The Equal Protection Clause and voting

   Although the Supreme Court ruled in Nixon v. Herndon (1927) and
   Gomillion v. Lightfoot (1960) that the Constitution prohibited denial
   of the vote based on race, those decisions were based on the Fifteenth
   Amendment. The first significant application of the Equal Protection
   Clause to voting law came in Baker v. Carr (1962), where the Court
   ruled that the districts that sent representatives to the Tennessee
   state legislature were so malapportioned (with some legislators
   representing ten times the number of residents as others) that they
   violated the Equal Protection Clause. This ruling was extended two
   years later in Reynolds v. Sims (1964), in which a "one man, one vote"
   standard was laid down: in both houses of state legislatures, each
   resident had to be given equal weight in representation.
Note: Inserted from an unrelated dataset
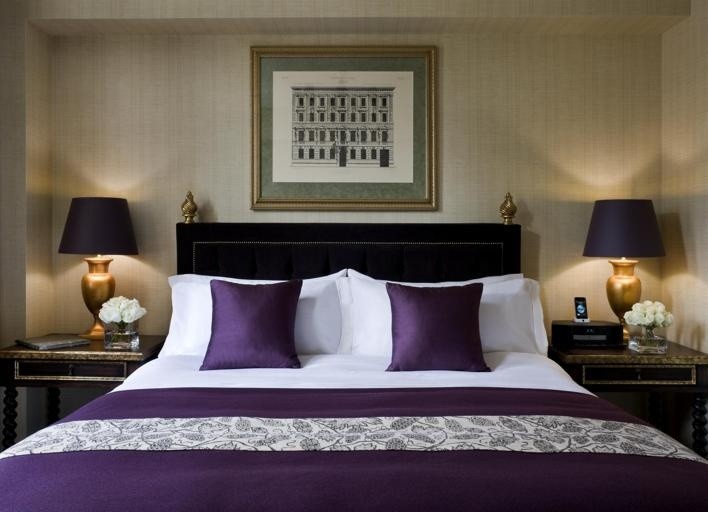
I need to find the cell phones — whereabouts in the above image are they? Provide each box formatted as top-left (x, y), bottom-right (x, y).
top-left (575, 297), bottom-right (587, 319)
   It may seem counterintuitive that the Equal Protection Clause should
   provide for equal voting rights; after all, it would seem to make the
   Fifteenth Amendment and the Nineteenth Amendment redundant. Indeed, it
   was on this argument, as well as on the legislative history of the
   Fourteenth Amendment, that Justice John M. Harlan (the grandson of the
   earlier Justice Harlan) relied in his dissent from Reynolds. Harlan
   quoted the congressional debates of 1866 to show that the framers did
   not intend for the Equal Protection Clause to extend to voting rights,
   and in reference to the Fifteenth and Nineteenth Amendments, he said:


   Equal Protection Clause

    If constitutional amendment was the only means by which all men and,
    later, women, could be guaranteed the right to vote at all, even for
    federal officers, how can it be that the far less obvious right to a
      particular kind of apportionment of state legislatures... can be
       conferred by judicial construction of the Fourteenth Amendment?
                         [Emphasis in the original.]
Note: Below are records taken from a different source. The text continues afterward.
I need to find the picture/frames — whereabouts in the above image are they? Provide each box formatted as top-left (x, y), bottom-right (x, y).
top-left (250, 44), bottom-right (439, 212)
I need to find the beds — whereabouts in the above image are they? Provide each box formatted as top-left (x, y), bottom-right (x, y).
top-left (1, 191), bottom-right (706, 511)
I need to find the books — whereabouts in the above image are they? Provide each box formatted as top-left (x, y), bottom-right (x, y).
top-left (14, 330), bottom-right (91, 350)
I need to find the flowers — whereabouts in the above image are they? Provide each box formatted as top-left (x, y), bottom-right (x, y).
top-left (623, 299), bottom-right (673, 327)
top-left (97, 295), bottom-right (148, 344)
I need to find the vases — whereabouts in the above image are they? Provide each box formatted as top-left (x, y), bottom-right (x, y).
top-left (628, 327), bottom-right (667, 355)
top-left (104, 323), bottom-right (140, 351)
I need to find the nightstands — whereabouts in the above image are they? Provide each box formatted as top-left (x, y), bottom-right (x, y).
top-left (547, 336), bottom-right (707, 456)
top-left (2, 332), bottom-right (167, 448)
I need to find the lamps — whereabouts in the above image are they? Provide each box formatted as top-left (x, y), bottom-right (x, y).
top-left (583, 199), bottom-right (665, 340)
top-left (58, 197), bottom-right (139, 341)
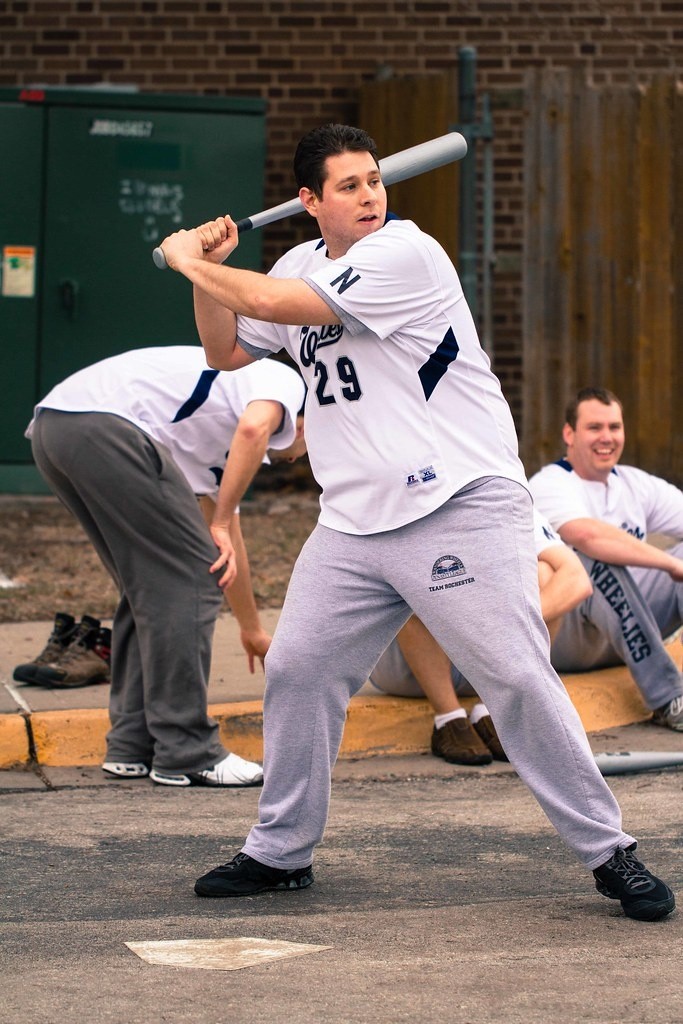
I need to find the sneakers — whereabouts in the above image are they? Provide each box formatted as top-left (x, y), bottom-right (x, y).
top-left (194, 852), bottom-right (315, 898)
top-left (12, 613), bottom-right (81, 687)
top-left (101, 762), bottom-right (153, 777)
top-left (149, 751), bottom-right (263, 786)
top-left (593, 844), bottom-right (676, 922)
top-left (36, 615), bottom-right (112, 686)
top-left (652, 695), bottom-right (683, 731)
   Equal Protection Clause

   However, Reynolds and Baker do not lack a rationale, if seen in a
   broader perspective. The Supreme Court has repeatedly stated that
   voting is a "fundamental right" on the same plane as marriage (Loving
   v. Virginia), privacy ( Griswold v. Connecticut (1965)), or interstate
   travel (Shapiro v. Thompson (1969)). For any abridgment of those rights
   to be constitutional, the Court has held, the legislation must pass
   strict scrutiny. Thus, on this account, equal protection jurisprudence
   may be appropriately applied to voting rights.
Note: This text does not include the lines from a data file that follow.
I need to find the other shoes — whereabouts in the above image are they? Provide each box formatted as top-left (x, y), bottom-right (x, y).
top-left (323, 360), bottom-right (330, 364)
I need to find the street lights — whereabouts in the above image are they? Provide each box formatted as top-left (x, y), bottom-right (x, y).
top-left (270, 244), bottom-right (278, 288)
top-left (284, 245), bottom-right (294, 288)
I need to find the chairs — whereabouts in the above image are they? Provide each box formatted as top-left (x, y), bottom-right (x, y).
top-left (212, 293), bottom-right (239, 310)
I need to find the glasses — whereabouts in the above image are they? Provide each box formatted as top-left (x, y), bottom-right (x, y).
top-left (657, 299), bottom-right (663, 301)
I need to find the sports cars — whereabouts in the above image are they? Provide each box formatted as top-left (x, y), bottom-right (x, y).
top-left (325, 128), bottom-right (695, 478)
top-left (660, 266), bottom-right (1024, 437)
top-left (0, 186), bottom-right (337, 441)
   A recent use of Equal Protection doctrine came in Bush v. Gore (2000).
   At issue was the controversial recount in Florida in the aftermath of
   the 2000 presidential election. There, the Supreme Court decided that
   the different standards of counting ballots across Florida violated the
   Equal Protection Clause. It was not this decision that proved
   especially controversial among commentators, and indeed, the
   proposition gained seven out of nine votes; Justices Souter and Breyer
   joined the majority of five—but only, it should be emphasized, for the
   finding that there was an Equal Protection violation. What was
   controversial was, first, the remedy upon which the majority
   agreed—that even though there was an Equal Protection violation, there
   was not enough time for a recount—and second, the suggestion that the
   Equal Protection violation was true only on the facts of Bush v. Gore;
   commentators suggested that this meant that the Court did not wish its
   decision to have any precedential effect, and that this was evidence of
   its unprincipled decision-making.